— BEGIN INPUT MATERIAL —
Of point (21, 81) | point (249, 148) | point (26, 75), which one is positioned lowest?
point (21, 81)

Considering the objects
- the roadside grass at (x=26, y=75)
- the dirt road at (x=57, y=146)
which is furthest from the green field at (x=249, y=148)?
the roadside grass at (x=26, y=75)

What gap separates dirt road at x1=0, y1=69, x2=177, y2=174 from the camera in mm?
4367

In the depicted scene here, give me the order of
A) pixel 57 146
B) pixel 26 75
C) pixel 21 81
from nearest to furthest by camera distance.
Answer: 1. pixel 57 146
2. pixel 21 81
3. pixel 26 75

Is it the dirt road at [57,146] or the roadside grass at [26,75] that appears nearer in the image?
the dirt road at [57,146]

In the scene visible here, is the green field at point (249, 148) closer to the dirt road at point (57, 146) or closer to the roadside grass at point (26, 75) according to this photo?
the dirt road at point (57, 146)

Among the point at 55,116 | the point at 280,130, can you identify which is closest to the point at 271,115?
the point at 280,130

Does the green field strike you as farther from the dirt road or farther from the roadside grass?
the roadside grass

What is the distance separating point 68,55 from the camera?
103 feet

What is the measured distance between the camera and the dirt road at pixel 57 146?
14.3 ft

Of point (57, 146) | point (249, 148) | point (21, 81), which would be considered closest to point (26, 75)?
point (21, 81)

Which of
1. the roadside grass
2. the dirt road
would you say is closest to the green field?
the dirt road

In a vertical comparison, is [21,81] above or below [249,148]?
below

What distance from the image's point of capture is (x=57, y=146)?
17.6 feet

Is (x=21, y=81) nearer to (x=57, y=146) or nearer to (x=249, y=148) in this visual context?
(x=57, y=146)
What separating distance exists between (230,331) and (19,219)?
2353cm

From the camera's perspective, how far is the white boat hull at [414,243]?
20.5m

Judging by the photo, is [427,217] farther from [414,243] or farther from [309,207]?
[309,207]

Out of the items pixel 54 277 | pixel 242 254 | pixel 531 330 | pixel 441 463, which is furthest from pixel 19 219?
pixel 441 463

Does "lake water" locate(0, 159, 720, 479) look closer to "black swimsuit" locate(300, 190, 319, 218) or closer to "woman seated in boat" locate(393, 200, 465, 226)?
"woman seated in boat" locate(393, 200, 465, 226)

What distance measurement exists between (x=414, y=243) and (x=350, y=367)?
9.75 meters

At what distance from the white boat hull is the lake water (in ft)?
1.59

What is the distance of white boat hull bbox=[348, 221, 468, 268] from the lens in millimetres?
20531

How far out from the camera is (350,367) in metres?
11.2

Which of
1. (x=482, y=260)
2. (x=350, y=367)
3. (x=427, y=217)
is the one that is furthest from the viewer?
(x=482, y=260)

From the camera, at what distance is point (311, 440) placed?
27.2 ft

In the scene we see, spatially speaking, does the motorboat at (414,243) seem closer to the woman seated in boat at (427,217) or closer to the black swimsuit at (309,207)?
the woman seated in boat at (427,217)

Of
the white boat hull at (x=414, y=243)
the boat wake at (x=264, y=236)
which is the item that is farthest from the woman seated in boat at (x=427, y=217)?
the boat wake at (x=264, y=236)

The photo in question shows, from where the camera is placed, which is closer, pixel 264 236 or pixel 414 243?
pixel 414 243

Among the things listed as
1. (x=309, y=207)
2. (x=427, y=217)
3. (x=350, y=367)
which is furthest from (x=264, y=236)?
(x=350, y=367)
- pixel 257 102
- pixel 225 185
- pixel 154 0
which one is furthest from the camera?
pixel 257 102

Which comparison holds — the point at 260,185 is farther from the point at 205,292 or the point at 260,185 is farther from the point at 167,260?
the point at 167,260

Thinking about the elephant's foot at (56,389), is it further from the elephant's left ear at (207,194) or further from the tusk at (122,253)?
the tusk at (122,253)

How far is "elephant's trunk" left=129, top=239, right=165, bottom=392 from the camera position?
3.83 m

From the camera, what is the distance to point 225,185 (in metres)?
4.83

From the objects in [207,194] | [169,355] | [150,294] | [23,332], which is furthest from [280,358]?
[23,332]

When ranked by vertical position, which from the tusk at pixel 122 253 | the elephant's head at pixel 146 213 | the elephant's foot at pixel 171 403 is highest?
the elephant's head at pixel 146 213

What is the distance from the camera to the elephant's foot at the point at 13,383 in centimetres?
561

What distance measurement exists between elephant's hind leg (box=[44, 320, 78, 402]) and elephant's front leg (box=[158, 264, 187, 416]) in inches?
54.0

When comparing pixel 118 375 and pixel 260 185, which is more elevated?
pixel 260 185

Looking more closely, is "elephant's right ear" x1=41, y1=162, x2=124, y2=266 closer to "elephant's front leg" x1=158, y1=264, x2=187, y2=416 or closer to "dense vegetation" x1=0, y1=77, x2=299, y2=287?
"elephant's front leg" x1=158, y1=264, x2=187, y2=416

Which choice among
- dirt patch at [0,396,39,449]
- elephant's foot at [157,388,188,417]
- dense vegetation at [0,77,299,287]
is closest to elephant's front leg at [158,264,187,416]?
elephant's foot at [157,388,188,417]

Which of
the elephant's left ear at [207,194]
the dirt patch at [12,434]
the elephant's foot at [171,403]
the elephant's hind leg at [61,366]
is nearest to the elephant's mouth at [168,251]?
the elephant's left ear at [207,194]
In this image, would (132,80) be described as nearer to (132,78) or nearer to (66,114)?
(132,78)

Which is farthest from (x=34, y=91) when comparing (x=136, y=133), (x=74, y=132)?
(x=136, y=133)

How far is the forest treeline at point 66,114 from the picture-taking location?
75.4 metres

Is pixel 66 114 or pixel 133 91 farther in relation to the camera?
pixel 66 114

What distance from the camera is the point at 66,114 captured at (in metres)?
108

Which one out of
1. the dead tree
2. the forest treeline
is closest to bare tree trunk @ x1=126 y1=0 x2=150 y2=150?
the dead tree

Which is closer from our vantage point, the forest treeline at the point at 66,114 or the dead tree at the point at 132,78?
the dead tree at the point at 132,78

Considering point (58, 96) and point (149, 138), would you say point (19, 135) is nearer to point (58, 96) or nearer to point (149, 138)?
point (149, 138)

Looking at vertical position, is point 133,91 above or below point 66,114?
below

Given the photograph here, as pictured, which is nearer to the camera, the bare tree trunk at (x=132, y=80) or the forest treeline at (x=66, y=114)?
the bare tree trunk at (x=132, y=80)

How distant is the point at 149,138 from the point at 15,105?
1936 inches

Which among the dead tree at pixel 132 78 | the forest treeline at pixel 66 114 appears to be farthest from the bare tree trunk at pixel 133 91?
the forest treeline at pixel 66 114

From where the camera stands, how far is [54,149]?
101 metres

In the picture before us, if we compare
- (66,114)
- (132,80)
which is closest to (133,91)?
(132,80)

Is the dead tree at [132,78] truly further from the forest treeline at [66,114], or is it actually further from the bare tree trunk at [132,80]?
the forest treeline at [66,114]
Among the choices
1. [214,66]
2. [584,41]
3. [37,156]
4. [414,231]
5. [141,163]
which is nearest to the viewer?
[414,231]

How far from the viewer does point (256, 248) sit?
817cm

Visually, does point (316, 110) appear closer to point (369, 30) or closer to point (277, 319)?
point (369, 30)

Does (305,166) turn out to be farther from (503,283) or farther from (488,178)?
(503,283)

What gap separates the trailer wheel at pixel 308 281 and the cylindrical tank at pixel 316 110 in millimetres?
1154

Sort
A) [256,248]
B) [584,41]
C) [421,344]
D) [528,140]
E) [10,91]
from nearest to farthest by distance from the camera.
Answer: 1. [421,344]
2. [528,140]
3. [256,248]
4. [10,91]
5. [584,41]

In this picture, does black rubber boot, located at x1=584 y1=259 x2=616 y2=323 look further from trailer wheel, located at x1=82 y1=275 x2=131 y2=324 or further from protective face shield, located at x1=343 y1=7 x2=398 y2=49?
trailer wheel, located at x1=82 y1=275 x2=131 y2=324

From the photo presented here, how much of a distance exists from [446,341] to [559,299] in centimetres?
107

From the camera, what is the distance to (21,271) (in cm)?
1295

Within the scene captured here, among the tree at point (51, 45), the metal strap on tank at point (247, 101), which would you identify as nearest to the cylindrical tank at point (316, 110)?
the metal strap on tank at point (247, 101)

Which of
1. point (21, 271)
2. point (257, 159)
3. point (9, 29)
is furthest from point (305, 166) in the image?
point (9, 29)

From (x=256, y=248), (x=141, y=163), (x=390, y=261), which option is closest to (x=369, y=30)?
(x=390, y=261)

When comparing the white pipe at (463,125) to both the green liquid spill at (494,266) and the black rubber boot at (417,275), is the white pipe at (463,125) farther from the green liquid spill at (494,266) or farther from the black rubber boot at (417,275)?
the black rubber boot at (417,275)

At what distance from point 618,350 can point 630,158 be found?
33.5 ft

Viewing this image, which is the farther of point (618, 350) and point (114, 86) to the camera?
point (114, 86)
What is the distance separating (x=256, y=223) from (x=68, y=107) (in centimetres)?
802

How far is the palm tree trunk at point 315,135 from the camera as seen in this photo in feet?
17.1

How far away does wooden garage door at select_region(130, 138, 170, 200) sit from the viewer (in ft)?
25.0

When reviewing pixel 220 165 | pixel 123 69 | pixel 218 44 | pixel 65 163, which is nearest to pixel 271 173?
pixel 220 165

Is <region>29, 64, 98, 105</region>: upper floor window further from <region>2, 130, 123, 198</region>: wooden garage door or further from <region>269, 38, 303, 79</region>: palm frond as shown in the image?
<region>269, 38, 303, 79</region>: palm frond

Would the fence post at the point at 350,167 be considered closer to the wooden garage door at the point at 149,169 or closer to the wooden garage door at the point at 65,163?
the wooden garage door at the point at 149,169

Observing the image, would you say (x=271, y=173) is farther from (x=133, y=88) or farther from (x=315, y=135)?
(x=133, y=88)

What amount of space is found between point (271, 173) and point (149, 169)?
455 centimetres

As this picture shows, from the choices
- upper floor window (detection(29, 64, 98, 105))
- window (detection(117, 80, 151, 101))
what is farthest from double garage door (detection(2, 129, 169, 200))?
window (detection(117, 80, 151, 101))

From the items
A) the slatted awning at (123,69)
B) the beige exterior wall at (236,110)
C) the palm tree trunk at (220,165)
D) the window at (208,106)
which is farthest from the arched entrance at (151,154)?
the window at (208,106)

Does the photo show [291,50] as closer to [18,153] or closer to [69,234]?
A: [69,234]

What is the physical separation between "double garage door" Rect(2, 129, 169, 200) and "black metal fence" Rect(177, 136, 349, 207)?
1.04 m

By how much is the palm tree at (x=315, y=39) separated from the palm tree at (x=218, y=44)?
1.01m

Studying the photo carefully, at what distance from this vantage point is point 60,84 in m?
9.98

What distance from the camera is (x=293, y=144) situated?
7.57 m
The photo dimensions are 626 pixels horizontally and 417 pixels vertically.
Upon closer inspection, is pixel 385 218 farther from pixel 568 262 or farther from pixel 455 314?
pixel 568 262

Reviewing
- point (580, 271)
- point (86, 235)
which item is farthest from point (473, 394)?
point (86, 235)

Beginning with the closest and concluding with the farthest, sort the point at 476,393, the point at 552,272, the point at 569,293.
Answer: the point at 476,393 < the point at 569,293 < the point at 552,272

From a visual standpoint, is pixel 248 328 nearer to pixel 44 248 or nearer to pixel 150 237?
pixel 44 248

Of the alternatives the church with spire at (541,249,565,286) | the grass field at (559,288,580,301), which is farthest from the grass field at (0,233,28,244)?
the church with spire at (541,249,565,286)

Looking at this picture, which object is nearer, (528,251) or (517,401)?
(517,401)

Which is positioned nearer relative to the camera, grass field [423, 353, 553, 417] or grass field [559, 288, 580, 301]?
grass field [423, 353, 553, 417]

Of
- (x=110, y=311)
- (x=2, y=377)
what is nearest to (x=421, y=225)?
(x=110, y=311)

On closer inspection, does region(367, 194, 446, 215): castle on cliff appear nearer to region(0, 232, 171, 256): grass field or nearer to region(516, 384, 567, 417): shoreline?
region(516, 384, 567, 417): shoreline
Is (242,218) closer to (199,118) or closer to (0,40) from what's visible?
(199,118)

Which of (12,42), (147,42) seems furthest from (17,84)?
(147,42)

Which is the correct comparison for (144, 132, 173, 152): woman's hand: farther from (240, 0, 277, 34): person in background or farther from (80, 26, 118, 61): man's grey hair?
— END INPUT MATERIAL —
YOUR GOAL –
Express the lines from the one containing "From the items" up to and including the one containing "A: [69,234]" as a Markdown table with the columns No. and Text. Give each row a number, and omit blank lines.

TASK RESPONSE –
| No. | Text |
|---|---|
| 1 | From the items |
| 2 | A) the slatted awning at (123,69) |
| 3 | B) the beige exterior wall at (236,110) |
| 4 | C) the palm tree trunk at (220,165) |
| 5 | D) the window at (208,106) |
| 6 | which is farthest from the arched entrance at (151,154)? |
| 7 | the window at (208,106) |
| 8 | Does the photo show [291,50] as closer to [18,153] or closer to [69,234]? |
| 9 | A: [69,234] |